Une réforme administrative modifie en profondeur les démarches à accomplir pour les familles qui effectuent des dons manuels. Parents et grands-parents doivent désormais se conformer à des règles plus strictes sous peine de sanctions financières et de perdre certains avantages fiscaux pendant de longues années.
Une déclaration immédiate devenue incontournable
Dès à présent, tous les bénéficiaires de dons manuels doivent informer l’administration fiscale de ces transferts d’argent. Cette obligation s’applique particulièrement aux parents et grands-parents qui souhaitent aider financièrement leurs descendants.
Le défaut de déclaration expose les familles à des risques importants lors d’un contrôle fiscal.

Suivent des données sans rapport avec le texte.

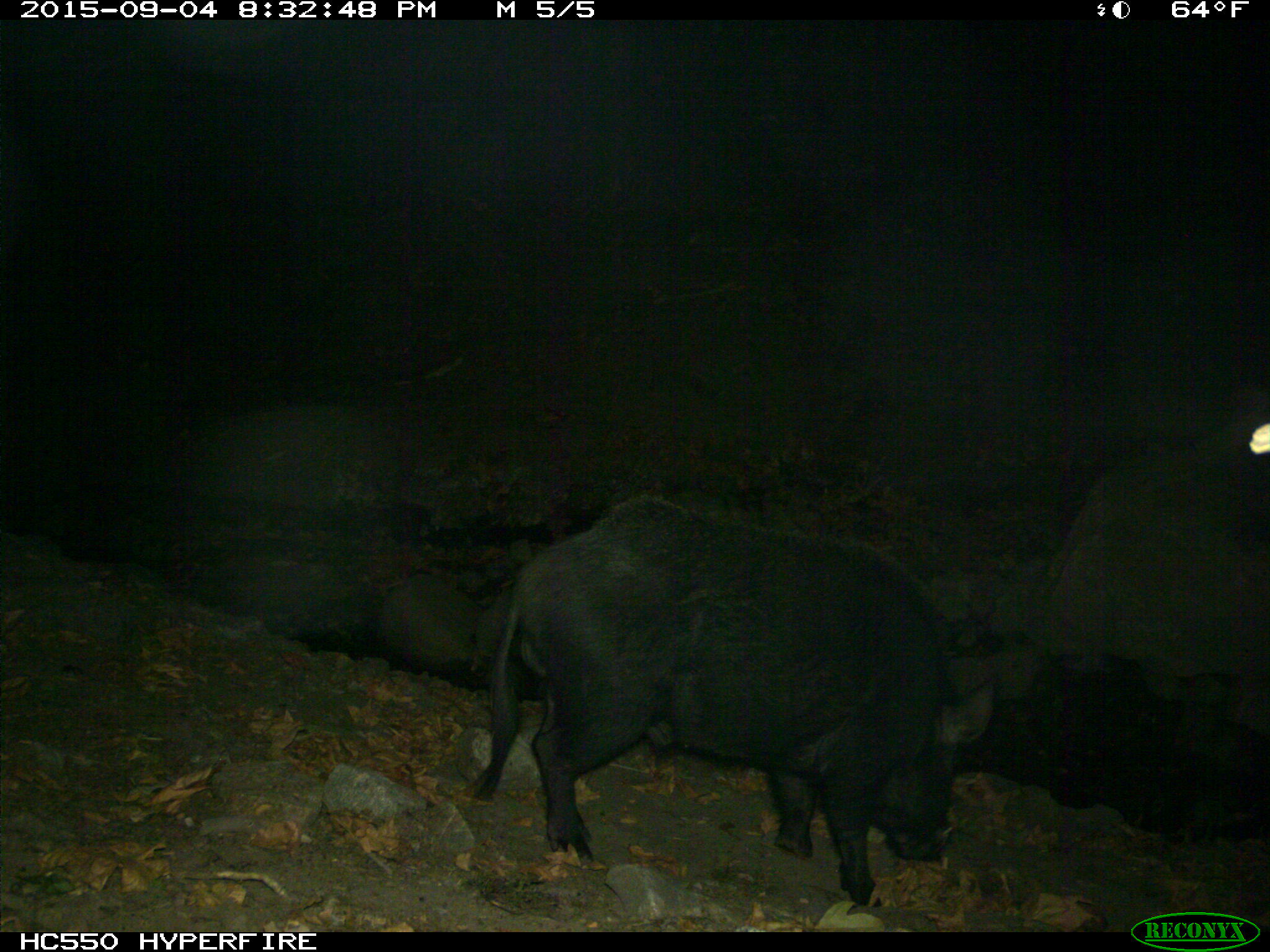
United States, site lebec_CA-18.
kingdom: Animalia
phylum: Chordata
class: Mammalia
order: Artiodactyla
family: Suidae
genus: Sus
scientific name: Sus scrofa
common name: wild boar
Sus scrofa (wild boar).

Les conséquences peuvent peser lourd sur les projets personnels, notamment lors d’un achat immobilier ou de la souscription à des produits d’épargne.
Des sanctions lourdes en cas d’oubli
L’administration fiscale ne prend pas à la légère ces manquements. Les pénalités financières constituent la première sanction encourue par les familles négligentes.
Mais la punition la plus contraignante reste ailleurs : l’impossibilité de bénéficier d’un nouvel abattement pendant 15 ans. Cette période de carence peut gravement limiter les capacités de transmission patrimoniale au sein d’une famille.
Le tout numérique s’impose en 2026
Depuis le 1er janvier 2026, une nouvelle étape franchira le pas de la digitalisation complète. Les contribuables devront obligatoirement déclarer leurs dons en ligne via le formulaire Cerfa 2735.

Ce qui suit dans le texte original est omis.